La energética, propiedad de la multinacional italiana Enel, alega que el funcionamiento de estas centrales no resulta previsible en el mercado de generación en el futuro debido al encarecimiento de la compra de los derechos de emisión de dióxido de carbono. El precio de la tonelada se disparó en más de un 50% en solo un año.

Con esta decisión, que la empresa energética considera irreversible por razones económicas, se produce el apagón de las dos centrales térmicas de carbón con las que contaba la provincia de A Coruña.

Endesa garantiza el empleo de los 160 trabajadores que componen la plantilla. Los trámites de cierre de la planta, que lleva ya cinco meses paralizada, se alargarán un año y medio y el proceso de desmantelamiento, otros cinco años más, en los que se empleará a otros 130 de las empresas auxiliares. A partir de ahí, es una incógnita qué pasará.

El cierre, según la empresa, no se produce por un problema coyuntural de mercado en el negocio eléctrico que pueda variar en el corto o medio plazo, sino por la absoluta falta de rentabilidad de producir energía con carbón, un proceso que carece de horizonte económico.

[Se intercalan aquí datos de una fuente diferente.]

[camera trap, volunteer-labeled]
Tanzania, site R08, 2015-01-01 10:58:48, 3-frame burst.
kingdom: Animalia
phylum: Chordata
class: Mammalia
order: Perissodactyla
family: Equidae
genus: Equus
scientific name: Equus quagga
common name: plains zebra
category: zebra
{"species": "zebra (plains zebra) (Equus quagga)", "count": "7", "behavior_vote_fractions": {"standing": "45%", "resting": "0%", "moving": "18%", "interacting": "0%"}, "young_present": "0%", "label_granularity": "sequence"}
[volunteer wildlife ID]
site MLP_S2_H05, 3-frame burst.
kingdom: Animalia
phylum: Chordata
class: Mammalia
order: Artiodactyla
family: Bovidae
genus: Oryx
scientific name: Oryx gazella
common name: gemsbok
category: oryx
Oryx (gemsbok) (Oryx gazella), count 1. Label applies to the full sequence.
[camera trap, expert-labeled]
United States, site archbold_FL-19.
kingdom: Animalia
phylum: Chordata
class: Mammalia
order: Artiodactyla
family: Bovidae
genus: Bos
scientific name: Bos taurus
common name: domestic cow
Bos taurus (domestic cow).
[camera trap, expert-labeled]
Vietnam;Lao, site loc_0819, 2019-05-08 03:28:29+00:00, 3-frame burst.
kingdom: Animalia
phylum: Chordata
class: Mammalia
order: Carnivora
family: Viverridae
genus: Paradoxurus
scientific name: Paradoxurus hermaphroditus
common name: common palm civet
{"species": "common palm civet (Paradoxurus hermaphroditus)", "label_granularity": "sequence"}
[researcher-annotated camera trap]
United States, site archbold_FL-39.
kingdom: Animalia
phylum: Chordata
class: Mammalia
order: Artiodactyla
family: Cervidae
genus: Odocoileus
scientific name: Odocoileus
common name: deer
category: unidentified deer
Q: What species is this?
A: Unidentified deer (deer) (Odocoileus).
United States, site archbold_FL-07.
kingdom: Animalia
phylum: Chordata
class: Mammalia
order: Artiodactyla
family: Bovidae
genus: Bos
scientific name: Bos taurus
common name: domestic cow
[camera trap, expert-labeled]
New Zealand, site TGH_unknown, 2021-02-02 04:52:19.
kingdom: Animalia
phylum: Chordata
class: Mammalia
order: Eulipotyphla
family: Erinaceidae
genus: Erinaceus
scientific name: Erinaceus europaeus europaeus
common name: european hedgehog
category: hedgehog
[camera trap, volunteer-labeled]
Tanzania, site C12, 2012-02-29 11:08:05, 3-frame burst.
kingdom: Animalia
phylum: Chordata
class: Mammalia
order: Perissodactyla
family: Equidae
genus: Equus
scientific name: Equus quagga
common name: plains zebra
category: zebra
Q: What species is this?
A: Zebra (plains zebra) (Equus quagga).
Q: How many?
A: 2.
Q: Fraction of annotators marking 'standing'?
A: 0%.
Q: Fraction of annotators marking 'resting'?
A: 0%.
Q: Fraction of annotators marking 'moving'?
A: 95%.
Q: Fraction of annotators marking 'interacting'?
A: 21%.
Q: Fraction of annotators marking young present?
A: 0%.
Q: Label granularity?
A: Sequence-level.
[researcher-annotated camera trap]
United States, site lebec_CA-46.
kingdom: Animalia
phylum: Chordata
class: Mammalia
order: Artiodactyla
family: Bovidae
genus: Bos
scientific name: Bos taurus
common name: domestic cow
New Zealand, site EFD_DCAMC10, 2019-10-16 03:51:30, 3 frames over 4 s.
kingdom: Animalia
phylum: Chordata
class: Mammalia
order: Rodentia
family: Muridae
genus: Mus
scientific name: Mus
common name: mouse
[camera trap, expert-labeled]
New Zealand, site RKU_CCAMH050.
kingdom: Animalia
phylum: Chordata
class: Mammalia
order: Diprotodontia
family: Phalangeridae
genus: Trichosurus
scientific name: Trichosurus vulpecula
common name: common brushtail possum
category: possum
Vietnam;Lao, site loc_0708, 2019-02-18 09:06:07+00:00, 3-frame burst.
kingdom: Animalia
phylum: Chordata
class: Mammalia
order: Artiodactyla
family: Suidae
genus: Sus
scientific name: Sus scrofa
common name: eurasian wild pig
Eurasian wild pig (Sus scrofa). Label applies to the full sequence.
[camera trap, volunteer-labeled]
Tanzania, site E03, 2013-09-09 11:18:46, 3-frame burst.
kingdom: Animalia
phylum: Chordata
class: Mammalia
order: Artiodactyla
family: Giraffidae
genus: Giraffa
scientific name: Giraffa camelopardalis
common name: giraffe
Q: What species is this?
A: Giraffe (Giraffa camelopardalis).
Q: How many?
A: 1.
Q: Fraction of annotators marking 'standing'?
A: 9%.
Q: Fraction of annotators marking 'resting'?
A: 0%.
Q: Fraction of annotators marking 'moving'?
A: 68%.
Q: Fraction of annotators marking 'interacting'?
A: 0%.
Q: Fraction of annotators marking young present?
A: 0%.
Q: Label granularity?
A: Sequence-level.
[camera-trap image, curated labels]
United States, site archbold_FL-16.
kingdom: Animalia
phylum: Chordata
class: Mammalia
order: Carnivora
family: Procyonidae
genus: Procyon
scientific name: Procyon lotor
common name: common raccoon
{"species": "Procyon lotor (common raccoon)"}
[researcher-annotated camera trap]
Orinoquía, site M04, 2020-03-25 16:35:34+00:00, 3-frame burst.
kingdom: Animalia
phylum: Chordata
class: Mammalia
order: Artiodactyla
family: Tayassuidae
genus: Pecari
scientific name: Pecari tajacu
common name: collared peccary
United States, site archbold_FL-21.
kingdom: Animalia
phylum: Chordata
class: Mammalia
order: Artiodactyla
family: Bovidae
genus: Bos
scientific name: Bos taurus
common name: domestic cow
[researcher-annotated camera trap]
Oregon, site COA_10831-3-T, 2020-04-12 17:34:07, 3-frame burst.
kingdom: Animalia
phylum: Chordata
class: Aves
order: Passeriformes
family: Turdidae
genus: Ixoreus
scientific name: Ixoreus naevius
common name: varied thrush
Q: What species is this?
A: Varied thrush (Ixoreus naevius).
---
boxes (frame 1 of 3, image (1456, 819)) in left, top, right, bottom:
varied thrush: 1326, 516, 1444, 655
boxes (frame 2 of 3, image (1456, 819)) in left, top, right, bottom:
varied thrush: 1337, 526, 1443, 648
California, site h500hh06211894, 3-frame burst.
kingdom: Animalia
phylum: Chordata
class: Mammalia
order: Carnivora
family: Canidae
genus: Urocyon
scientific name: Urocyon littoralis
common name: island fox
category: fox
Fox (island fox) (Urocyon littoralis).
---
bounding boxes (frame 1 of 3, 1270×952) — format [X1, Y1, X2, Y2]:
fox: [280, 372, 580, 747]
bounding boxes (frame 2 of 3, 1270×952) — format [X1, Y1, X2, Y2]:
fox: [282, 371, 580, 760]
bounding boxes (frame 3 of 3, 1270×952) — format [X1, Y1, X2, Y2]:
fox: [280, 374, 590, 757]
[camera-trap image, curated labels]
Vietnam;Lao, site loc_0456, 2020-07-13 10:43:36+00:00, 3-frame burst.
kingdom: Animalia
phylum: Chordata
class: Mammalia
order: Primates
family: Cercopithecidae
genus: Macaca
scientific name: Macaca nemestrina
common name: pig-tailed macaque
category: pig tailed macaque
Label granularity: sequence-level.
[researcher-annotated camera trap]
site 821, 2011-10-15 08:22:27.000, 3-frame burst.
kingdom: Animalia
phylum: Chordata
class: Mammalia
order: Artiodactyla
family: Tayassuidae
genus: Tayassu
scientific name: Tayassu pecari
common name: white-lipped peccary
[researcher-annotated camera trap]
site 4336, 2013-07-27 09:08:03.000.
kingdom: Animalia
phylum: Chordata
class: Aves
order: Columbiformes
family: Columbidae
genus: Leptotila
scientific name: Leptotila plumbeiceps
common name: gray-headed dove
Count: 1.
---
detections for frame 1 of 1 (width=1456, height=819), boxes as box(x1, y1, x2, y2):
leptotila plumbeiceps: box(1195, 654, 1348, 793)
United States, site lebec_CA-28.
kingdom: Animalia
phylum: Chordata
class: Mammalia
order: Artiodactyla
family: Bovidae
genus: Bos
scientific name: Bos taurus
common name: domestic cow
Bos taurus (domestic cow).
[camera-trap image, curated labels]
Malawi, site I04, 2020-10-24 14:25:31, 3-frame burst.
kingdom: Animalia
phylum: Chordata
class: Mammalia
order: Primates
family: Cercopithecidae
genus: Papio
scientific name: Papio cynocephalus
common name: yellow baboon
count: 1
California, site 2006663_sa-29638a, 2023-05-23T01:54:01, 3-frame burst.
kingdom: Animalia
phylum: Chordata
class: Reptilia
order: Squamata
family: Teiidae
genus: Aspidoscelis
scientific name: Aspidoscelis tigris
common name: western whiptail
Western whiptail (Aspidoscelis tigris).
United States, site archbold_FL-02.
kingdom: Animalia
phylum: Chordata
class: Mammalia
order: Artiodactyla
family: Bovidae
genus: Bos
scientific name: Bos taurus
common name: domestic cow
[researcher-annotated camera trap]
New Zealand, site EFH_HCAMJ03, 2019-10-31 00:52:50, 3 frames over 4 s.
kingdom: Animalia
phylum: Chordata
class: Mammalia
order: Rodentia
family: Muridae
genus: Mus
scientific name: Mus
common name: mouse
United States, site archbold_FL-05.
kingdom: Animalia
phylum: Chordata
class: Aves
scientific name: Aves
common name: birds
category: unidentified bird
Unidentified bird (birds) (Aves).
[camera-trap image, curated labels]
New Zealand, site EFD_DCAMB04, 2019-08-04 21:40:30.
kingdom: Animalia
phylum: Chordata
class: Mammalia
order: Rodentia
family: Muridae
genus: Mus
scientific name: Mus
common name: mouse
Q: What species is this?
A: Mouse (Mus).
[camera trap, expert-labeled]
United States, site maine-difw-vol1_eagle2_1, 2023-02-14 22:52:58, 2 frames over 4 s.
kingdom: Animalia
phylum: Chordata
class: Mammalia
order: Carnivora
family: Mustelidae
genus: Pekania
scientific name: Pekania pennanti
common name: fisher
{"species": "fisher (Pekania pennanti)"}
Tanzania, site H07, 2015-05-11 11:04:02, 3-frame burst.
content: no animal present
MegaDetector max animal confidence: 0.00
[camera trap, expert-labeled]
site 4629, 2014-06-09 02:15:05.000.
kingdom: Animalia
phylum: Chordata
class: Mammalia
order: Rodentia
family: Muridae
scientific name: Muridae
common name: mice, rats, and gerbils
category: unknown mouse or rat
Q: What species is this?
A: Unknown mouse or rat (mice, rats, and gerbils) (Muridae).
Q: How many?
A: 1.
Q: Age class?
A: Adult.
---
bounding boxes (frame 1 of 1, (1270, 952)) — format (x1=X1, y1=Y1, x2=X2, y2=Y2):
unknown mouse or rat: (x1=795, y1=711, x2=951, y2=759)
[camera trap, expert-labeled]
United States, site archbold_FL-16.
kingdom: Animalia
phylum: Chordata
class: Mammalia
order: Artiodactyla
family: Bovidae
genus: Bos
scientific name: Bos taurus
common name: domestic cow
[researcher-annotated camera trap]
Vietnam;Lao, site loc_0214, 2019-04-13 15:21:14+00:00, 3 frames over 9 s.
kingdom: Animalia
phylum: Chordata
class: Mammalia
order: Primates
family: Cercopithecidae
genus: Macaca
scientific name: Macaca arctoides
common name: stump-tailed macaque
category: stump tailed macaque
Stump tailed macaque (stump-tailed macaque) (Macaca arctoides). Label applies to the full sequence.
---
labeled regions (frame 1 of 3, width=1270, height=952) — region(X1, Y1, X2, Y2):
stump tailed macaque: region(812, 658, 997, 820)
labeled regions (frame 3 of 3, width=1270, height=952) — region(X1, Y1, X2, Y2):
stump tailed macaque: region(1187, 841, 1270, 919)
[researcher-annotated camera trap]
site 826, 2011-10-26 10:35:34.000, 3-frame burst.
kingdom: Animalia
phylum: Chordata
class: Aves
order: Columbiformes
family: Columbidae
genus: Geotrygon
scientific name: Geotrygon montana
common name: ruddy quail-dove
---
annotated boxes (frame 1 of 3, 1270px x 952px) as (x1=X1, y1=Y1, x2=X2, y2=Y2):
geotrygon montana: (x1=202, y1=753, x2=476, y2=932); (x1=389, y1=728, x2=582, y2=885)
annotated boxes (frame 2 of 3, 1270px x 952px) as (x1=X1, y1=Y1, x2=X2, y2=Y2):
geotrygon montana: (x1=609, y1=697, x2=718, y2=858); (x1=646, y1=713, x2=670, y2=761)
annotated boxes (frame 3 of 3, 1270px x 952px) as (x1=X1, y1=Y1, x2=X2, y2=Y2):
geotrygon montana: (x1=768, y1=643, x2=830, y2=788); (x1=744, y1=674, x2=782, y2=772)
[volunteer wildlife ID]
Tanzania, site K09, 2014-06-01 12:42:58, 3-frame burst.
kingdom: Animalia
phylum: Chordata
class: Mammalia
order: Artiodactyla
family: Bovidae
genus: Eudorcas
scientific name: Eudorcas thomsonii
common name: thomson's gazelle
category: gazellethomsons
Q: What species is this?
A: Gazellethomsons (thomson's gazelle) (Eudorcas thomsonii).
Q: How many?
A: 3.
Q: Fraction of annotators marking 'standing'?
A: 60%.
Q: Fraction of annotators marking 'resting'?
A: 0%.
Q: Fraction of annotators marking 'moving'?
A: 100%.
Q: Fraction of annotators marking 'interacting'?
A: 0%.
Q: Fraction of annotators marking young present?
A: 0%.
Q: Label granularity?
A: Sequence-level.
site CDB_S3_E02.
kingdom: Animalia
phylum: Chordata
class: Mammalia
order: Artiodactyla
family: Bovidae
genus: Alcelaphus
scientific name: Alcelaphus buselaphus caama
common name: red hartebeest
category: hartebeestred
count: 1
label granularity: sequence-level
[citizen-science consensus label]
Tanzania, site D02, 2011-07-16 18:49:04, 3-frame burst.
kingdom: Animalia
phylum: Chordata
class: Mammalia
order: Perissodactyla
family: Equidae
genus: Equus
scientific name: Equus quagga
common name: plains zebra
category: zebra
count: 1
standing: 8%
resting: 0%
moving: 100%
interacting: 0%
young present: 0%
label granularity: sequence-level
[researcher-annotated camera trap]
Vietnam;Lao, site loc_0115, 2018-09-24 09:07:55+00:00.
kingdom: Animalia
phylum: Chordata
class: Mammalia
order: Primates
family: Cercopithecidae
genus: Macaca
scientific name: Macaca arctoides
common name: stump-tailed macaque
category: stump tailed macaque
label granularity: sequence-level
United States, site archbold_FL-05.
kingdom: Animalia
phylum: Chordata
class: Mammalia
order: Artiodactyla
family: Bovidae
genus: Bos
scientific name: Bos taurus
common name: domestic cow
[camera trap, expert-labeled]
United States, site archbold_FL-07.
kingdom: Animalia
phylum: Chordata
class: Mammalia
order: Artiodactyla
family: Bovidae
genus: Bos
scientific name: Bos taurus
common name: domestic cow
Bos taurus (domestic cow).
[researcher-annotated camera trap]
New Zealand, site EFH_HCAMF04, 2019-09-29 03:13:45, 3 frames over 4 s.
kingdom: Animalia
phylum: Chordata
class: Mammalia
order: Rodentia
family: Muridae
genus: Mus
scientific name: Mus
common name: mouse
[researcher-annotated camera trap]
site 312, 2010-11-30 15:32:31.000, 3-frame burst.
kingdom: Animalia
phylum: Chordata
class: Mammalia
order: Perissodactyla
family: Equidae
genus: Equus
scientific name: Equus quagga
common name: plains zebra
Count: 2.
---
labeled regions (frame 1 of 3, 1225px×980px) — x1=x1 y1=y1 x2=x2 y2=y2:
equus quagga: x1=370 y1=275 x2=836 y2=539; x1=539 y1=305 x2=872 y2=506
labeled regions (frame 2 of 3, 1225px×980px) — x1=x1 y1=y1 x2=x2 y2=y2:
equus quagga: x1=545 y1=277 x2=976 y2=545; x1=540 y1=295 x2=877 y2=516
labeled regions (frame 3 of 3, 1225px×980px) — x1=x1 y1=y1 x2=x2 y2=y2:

La penalización del CO2 en el mercado europeo se ha disparado de los 5,8 euros por tonelada de 2017 a los 25 de 2019. Este incremento del gravamen del carbón tiene lugar a la vez que un abaratamiento del precio del gas, cada vez más competitivo y por una importante reducción del nicho térmico de carbón por la entrada ingente de energía renovable, con 9.000 nuevos megavatios incorporados este año y una previsión de crecimiento de 65.000 megavatios de nueva capacidad hasta 2030, fecha en la que se prevé que el 70% de la generación eléctrica en España tiene que estar libre de emisiones.

La Unión Europea quiere mantener al alza la penalización de los derechos de emisión para lograr en 2030 el objetivo fijado de descarbonización, especialmente en el sector eléctrico.

La descarbonización y el incremento de producción de las energías renovables son en Galicia la cara y la cruz de un proceso en el que la comarca de As Pontes sale peor parada. El pasado lunes, 21 alcaldes de municipios del norte de A Coruña y otros cuatro de Lugo se reunieron en Ferrol para declarar la emergencia industrial de la zona y lanzar un grito de auxilio.

El alcalde de As Pontes y presidente de la Diputación coruñesa, el socialista Valentín González Formoso, calificó el encuentro de histórico porque nunca se había logrado reunir a tantos alcaldes colindantes para alzar una voz y clamar por una reactivación industrial en unas comarcas que tienen unos riesgos muy serios. El regidor pontés admitió que el carbón ya no es una opción, pero hay que explorar otros biocombustibles, como la biomasa. Endesa realiza pruebas desde el verano con estos biocombustibles en la planta de As Pontes.

Formoso exigió además que todos los partidos se sienten a buscar una solución para el futuro de la instalación industrial de As Pontes, que genera empleo directo para 800 personas.

El Ministerio de Transición Ecológica abrió el miércoles un cauce de diálogo con una reunión en Madrid con los representantes de los afectados por el cierre, al tiempo que la Xunta reclamaba un plan de actuación definido.

La mayor esperanza está depositada ahora en la reclamación efectuada el jueves en Bruselas por el alcalde de As Pontes a la directora general de Energía de la UE, Ditte Juul Forgensen, para que Galicia se incorpore al fondo europeo de la descarbonización. Formoso mantiene que esta alternativa permitiría el acceso a importantes recursos para la reactivación de la comarca pontesa.

En esta búsqueda de alternativas deben jugar un papel importante el Gobierno y también la Xunta, con presión a la UE y medidas complementarias para paliar los efectos del cierre. El avance hacia una energía más limpia no puede hacerse al coste de laminar el futuro económico del norte de A Coruña.